*Directive*. Your task is to reproduce exactly the lines from the line with "Which applies to" through the end of the records below.
***** Data supplied *****
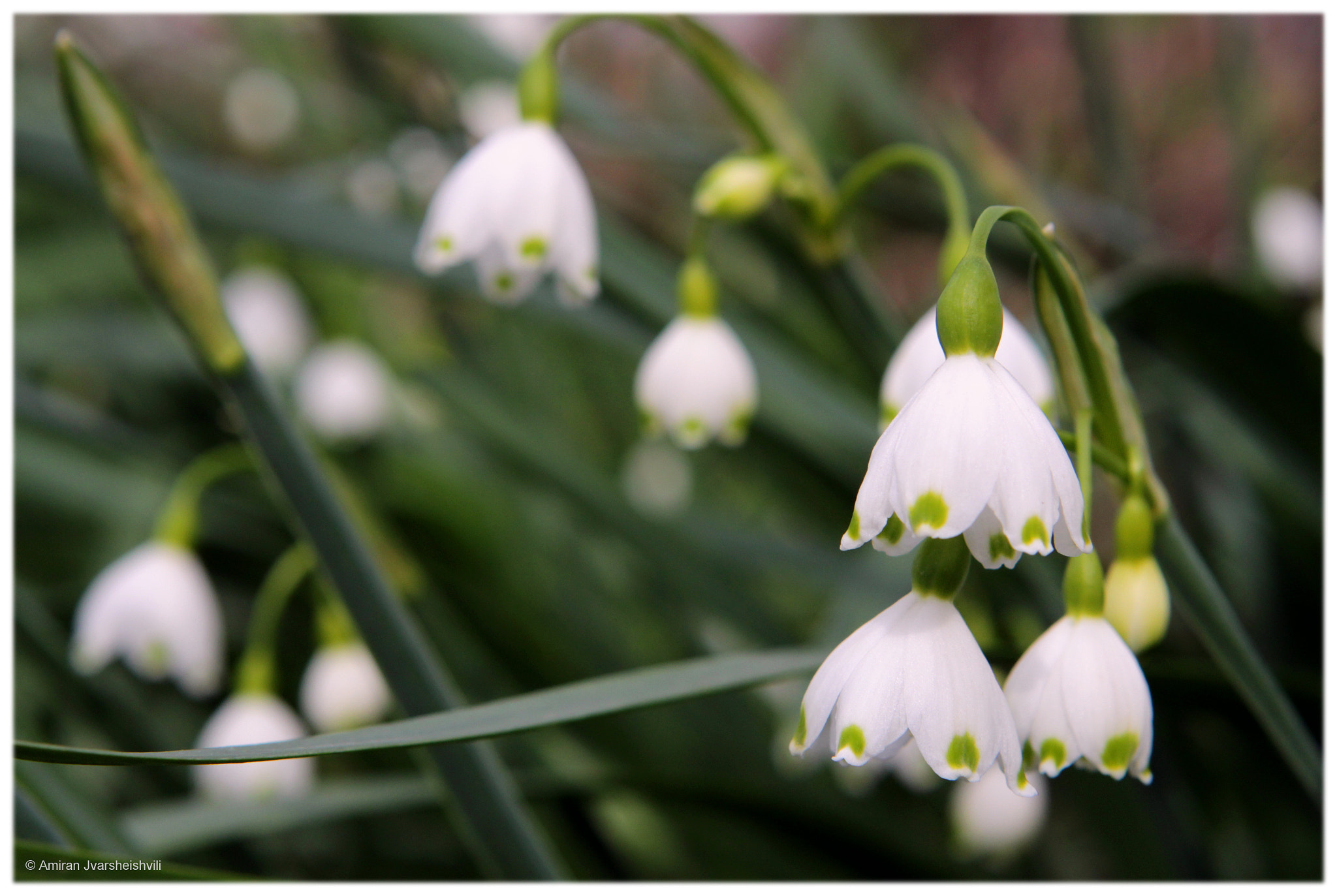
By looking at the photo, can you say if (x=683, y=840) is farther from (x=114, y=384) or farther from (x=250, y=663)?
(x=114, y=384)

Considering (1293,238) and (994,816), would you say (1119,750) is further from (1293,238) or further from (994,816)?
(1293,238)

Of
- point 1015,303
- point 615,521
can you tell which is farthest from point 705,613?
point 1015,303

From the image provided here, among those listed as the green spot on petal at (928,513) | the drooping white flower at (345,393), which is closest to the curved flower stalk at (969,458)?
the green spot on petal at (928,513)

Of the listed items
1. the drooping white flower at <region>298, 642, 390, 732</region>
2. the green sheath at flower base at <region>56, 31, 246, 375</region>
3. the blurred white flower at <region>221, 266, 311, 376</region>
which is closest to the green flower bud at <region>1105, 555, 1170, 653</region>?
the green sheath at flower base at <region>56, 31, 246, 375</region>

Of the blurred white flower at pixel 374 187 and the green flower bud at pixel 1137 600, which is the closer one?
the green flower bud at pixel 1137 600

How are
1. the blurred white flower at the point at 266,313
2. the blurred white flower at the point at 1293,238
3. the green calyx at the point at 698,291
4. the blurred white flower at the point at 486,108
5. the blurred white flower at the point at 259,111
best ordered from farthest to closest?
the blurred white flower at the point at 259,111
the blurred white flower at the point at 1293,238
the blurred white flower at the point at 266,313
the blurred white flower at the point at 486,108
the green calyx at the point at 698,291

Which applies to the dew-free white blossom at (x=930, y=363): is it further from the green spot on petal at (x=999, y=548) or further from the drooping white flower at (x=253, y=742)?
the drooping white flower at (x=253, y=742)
*****
*Answer to the problem*.
Which applies to the dew-free white blossom at (x=930, y=363): is it further from the green spot on petal at (x=999, y=548) or further from the drooping white flower at (x=253, y=742)?
the drooping white flower at (x=253, y=742)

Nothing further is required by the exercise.